In 2014, the Swift Current Museum engaged its’ community to build a small-scale model of a sod house. Culture Day’s Elvira Truglia spoke with Stephanie Kaduck, Coordinator, Education and Public Programs about this innovative project in rural Saskatchewan.
Culture Days: For your Centennial Year celebrations, you engaged elementary school students to create a hands-on activity for the public. Tell me about the model settler home or “soddie” you created for Culture Days at the Swift Current Museum.
Stephanie Kaduck: During Culture Days 2014, we invited all grade three and four students in the city to help us build a sod house. They came over the course of two days. Students cut sod bricks and helped us stack them to build the structure. The finished building was furnished and was accessible to the public all weekend.
Culture Days: What inspired you to create such a participatory project about Saskatchewan heritage?
Stephanie Kaduck: Our permanent exhibition features a section about sod houses. School children have always been fascinated by the “soddie” and I am always looking for ways to animate the discussion. I have created interactives in the past to bring forth understanding of what it might have been like to live in a sod house. When the City was willing to provide sod and all museum staff was interested in participating, we were able to carry out this project.
The children were able to get a sense of the physical work required to build a soddy. What I enjoyed most was the pride that the students took in their work! They were very excited and focused. Their pride was palpable, and is something that I will seek to generate in future programs.
Culture Days: How did people respond to the “soddy”? Do you have any favourite comments or moments?
Stephanie Kaduck: Visitors of all ages were interested in this project. Some seniors remembered soddies from when they were children.

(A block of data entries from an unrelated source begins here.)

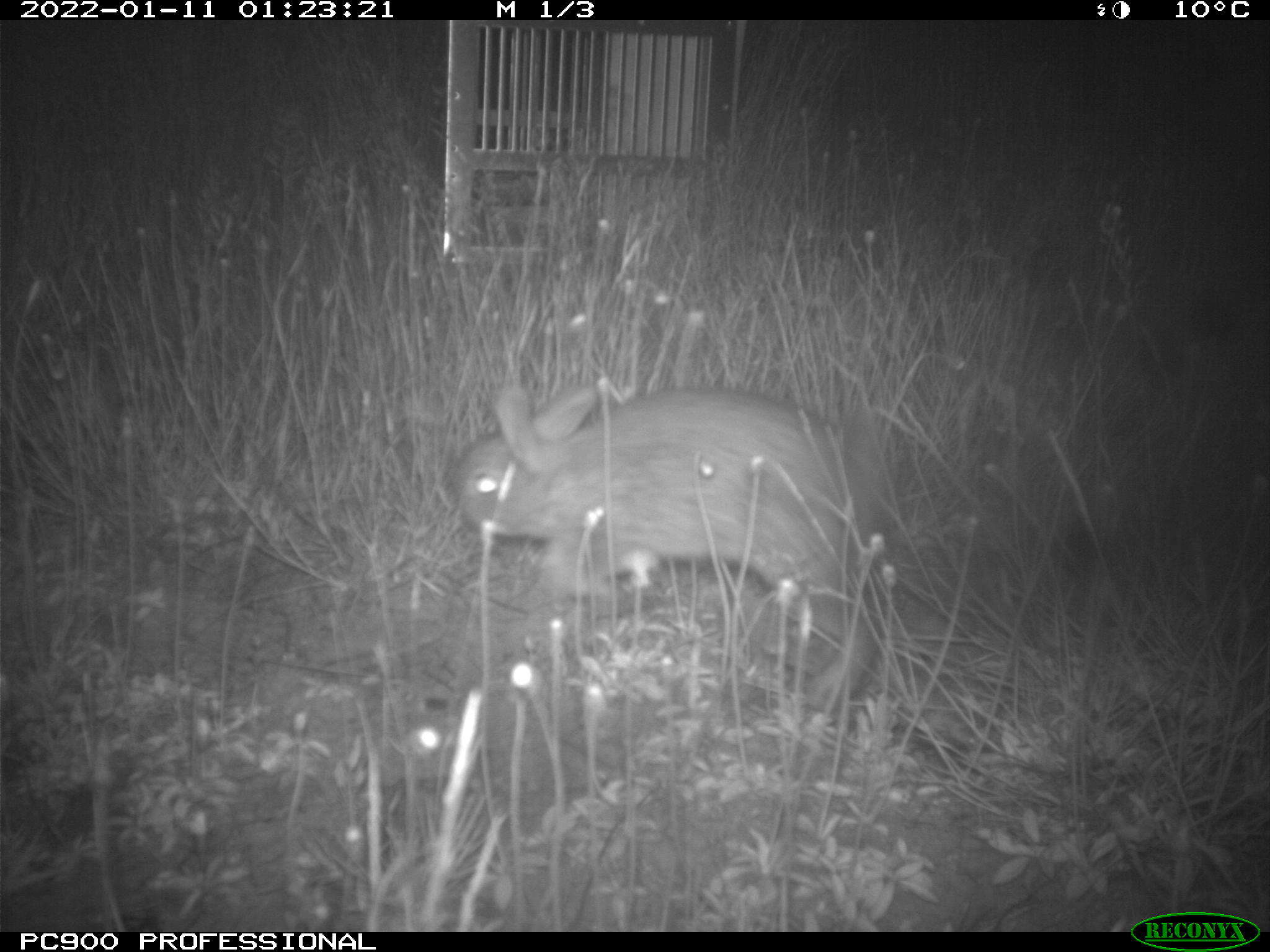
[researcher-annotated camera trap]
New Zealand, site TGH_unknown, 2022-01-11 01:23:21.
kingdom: Animalia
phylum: Chordata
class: Mammalia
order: Lagomorpha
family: Leporidae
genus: Oryctolagus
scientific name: Oryctolagus cuniculus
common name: european rabbit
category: rabbit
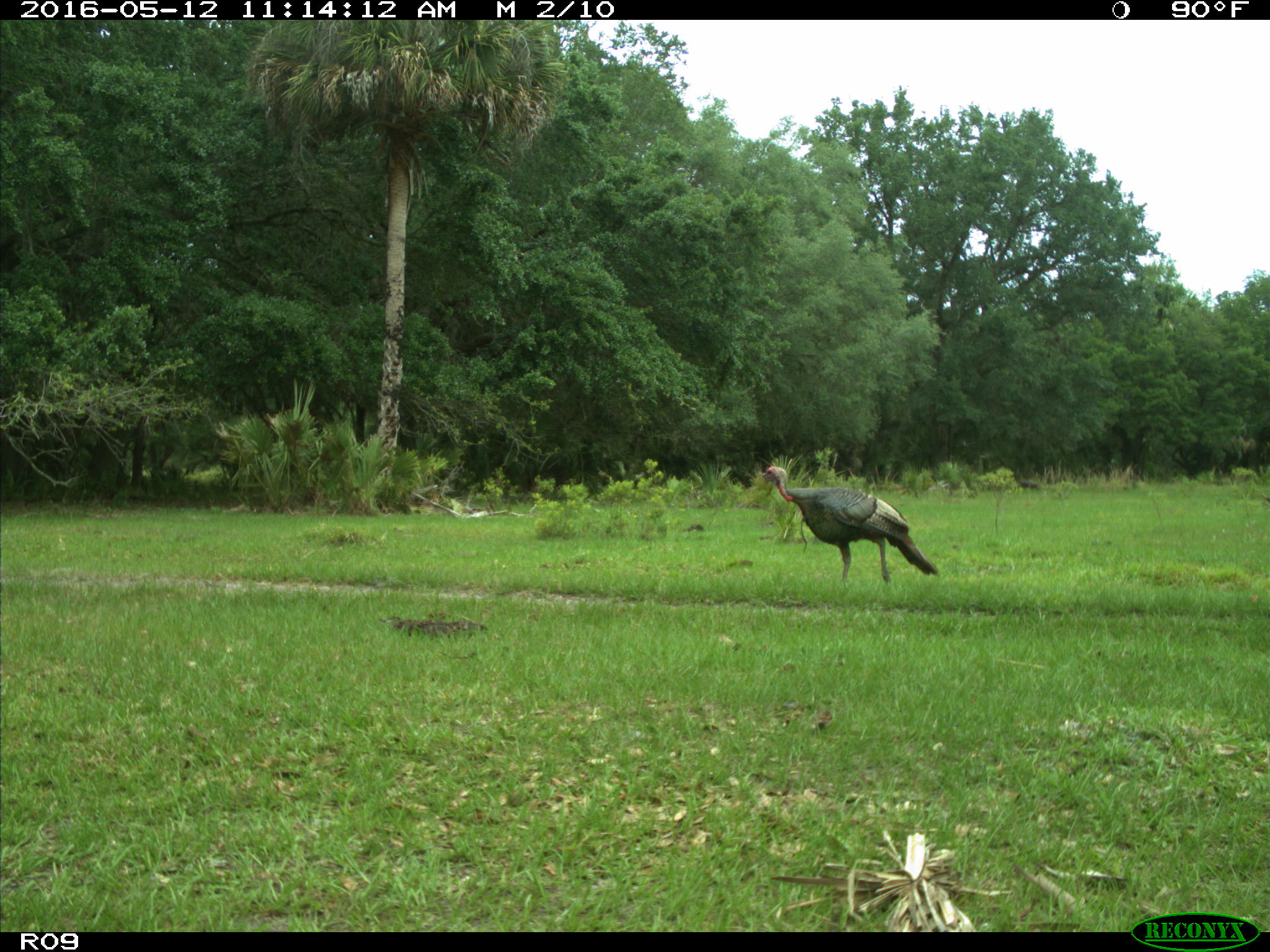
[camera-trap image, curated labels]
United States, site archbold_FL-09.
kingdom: Animalia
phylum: Chordata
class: Aves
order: Galliformes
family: Phasianidae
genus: Meleagris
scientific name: Meleagris gallopavo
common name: wild turkey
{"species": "Meleagris gallopavo (wild turkey)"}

The children were able to get a sense of the physical work required to build a soddy. What I enjoyed most was the pride that the students took in their work! They were very excited and focused. Their pride was palpable, and is something that I will seek to generate in future programs. I also enjoyed the brief journey into natural history, when the kids discovered that there were worms in the bricks! The city workers who delivered the sod came back to check out the finished product and it was great to discuss the building process with them.